▸ **TASK TO COMPLETE**:
Retype exactly and only the lines from the one that contains "How far from the camera does" through the final line of the data; pictures are left out.

=-=-=

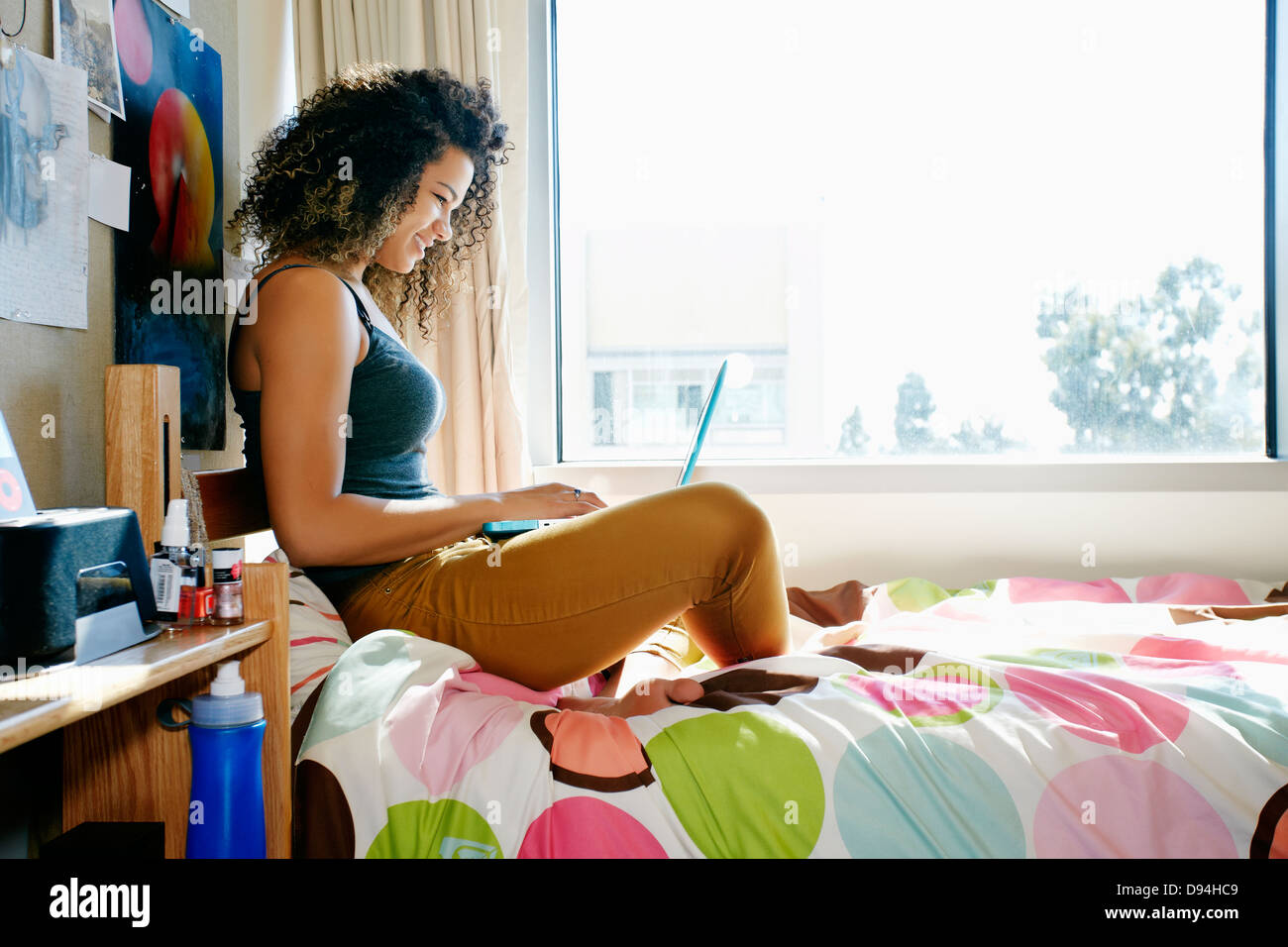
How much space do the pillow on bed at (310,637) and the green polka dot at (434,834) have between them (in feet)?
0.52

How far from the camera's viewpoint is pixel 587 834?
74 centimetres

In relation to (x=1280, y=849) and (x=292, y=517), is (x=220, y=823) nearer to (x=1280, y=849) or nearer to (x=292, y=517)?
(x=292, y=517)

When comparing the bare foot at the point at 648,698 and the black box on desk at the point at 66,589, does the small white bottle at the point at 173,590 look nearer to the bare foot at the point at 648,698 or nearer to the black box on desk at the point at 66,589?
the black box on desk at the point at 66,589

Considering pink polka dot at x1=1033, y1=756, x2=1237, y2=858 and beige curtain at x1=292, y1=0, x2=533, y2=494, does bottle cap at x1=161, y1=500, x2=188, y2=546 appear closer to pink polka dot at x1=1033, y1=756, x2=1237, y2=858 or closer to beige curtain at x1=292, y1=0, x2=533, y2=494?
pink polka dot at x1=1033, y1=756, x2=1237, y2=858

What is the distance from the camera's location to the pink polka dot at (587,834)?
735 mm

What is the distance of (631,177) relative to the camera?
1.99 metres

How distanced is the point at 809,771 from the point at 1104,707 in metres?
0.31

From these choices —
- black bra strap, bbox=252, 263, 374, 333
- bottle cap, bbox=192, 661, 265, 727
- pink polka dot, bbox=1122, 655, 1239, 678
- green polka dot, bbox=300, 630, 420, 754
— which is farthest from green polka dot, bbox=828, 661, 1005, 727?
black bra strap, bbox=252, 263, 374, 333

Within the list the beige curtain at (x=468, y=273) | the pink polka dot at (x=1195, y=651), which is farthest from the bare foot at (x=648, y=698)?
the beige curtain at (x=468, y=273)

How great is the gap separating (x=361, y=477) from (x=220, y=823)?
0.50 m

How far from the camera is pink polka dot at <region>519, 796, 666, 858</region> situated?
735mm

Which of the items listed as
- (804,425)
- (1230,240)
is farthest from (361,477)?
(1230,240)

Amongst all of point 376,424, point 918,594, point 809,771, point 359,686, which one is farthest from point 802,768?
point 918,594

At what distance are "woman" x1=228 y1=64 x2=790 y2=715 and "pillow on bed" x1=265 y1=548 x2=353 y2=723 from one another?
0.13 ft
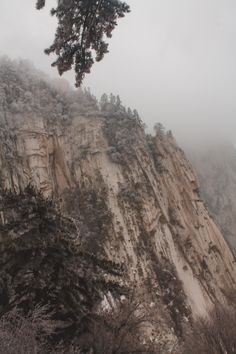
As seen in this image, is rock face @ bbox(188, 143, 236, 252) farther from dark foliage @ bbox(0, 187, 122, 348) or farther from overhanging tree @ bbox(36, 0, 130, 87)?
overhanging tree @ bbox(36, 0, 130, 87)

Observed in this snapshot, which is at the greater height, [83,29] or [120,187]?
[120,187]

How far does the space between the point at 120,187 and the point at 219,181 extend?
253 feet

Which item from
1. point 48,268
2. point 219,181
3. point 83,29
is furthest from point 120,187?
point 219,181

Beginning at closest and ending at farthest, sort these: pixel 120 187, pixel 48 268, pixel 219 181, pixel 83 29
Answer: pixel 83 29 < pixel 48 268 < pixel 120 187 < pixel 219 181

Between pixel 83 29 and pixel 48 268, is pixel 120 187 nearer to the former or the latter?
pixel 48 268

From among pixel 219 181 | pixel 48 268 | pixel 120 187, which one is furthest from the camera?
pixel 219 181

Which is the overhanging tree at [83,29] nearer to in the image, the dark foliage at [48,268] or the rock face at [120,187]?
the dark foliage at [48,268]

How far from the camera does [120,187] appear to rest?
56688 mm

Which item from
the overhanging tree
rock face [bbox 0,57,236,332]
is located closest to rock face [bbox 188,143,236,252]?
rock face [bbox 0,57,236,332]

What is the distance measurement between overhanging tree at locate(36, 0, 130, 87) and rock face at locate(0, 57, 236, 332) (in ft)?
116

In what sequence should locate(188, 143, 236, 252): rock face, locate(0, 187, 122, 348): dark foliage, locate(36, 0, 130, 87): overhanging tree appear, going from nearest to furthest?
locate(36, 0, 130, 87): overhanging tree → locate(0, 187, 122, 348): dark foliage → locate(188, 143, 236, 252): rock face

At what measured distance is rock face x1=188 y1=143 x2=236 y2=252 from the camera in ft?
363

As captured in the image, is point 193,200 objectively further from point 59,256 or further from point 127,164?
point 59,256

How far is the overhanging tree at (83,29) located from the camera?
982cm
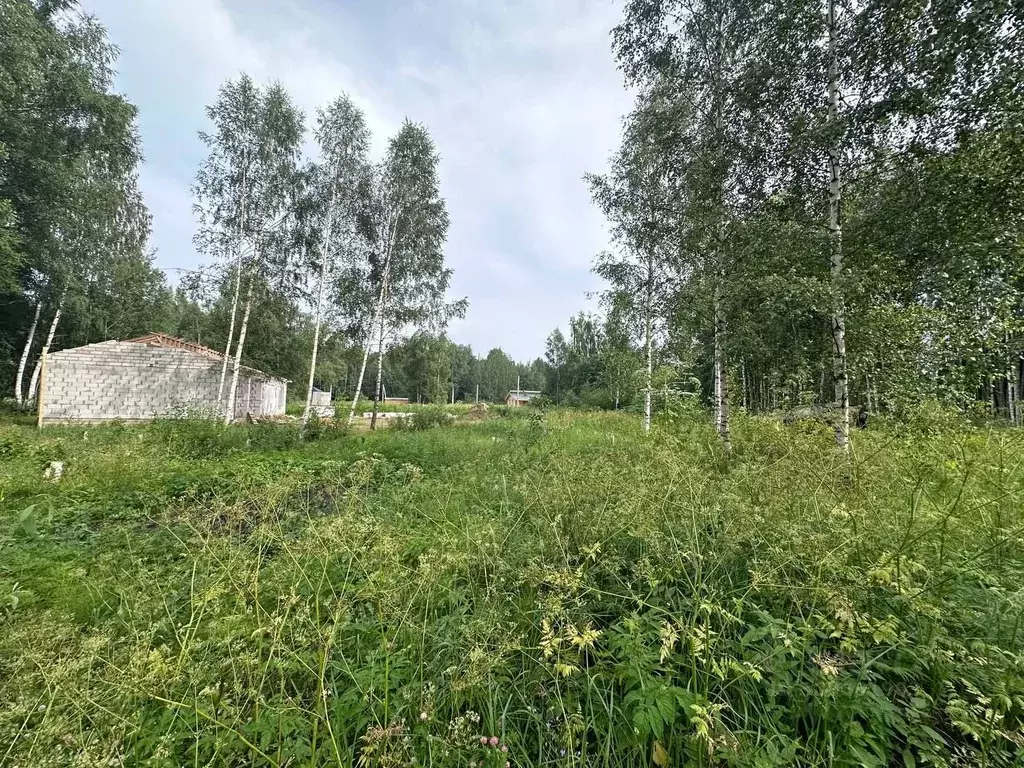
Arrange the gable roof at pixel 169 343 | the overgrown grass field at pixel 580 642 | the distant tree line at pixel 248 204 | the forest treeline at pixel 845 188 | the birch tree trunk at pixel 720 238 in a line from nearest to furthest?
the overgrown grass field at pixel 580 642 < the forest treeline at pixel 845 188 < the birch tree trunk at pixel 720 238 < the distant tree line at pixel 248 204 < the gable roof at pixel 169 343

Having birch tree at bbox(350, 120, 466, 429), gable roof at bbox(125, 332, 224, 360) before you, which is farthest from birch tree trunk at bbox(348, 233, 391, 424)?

=-=-=

▸ **SOLUTION FOR THIS EXERCISE**:
How far from the camera does [120,187] appear to rest?
56688 mm

Which item from
the overhanging tree
rock face [bbox 0,57,236,332]
is located closest to rock face [bbox 188,143,236,252]?
rock face [bbox 0,57,236,332]

What is the distance measurement between overhanging tree at locate(36, 0, 130, 87) and rock face at locate(0, 57, 236, 332) (in ft)?
116

In what sequence should locate(188, 143, 236, 252): rock face, locate(0, 187, 122, 348): dark foliage, locate(36, 0, 130, 87): overhanging tree appear, going from nearest to furthest?
locate(36, 0, 130, 87): overhanging tree → locate(0, 187, 122, 348): dark foliage → locate(188, 143, 236, 252): rock face

At what measured distance is rock face x1=188 y1=143 x2=236 y2=252 from the camera in ft?
363

As captured in the image, is point 193,200 objectively further from point 59,256 or further from point 127,164?
point 59,256

How far is the overhanging tree at (83,29) located from the camera?
982cm
Arrange the gable roof at pixel 169 343 | the overgrown grass field at pixel 580 642 | the distant tree line at pixel 248 204 | the forest treeline at pixel 845 188 | the birch tree trunk at pixel 720 238 in a line from nearest to furthest?
the overgrown grass field at pixel 580 642 < the forest treeline at pixel 845 188 < the birch tree trunk at pixel 720 238 < the distant tree line at pixel 248 204 < the gable roof at pixel 169 343

Having birch tree at bbox(350, 120, 466, 429), gable roof at bbox(125, 332, 224, 360) before you, which is farthest from birch tree trunk at bbox(348, 233, 391, 424)?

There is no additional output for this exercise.